I am a brand-new comer in dynamical system. I find it interesting that when defining ergodicity of classical dynamical system $(X,\sigma)$, they use $\mu(\sigma^{-1}(E))$ there. Since $\sigma$ is a homeomorphism, why not use $\sigma$ directly?
Moreover, from a classical dynamical system $(X,\sigma)$, we can induce a $C^*$-dynmaical system $(C(X),\mathbb{Z},\sigma)$ where $\sigma_n(f):=f\circ\sigma^{-n}$. Here, they use inverse homeomorphism again. Is it a convention in history or with theoretical background? It would be nice if somebody could explain a little bit. Thank you in advance!

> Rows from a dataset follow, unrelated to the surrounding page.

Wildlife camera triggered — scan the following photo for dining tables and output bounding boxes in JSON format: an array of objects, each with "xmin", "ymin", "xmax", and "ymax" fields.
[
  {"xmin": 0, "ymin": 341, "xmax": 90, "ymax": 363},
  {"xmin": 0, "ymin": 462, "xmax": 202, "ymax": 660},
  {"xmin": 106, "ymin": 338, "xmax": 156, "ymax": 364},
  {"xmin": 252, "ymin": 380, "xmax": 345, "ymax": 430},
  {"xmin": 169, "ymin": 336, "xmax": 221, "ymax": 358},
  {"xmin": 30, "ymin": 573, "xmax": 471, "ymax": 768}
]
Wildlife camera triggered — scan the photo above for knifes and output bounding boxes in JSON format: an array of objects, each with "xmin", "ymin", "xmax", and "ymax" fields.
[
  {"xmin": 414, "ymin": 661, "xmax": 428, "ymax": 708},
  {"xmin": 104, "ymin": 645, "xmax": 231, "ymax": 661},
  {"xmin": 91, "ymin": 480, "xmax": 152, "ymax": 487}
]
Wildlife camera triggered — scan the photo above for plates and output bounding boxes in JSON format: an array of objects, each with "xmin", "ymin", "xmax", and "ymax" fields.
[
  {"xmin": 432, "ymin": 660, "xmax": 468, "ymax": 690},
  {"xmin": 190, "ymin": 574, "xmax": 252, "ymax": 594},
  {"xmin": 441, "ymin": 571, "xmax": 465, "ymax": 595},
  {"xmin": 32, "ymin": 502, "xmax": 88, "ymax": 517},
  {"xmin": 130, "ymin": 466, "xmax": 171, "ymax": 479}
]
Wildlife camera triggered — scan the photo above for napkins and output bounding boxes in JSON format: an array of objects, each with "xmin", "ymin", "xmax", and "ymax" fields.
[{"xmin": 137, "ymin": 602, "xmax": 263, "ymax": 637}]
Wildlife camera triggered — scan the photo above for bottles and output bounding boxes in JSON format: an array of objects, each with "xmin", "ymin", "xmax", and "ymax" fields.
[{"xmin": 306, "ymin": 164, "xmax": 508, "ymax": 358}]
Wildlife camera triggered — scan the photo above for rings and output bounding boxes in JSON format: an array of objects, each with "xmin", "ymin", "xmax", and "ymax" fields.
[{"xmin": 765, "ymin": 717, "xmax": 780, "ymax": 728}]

If you have a measurable function $\sigma\colon X \to Y$ and a measure $\mu$ on $X$ you could define a measure $\sigma_\# \mu$ (push forward) as $$ \sigma_\# \mu(E) = \mu(\sigma^{-1}(E)). $$ So, measures go forward and use the inverse of the mapping. Obviously if $\sigma$ is an homeomorphism you could also go backward but this is not so natural...
When applied to sets the inverse of a map has best properties than the direct map itself. For example: $$ \sigma^{-1}(A \cap B) = \sigma^{-1}(A) \cap \sigma^{-1}(B) $$ (the same is true for the union). This explains why continuous and measurable functions can by defined by properties of the inverse map.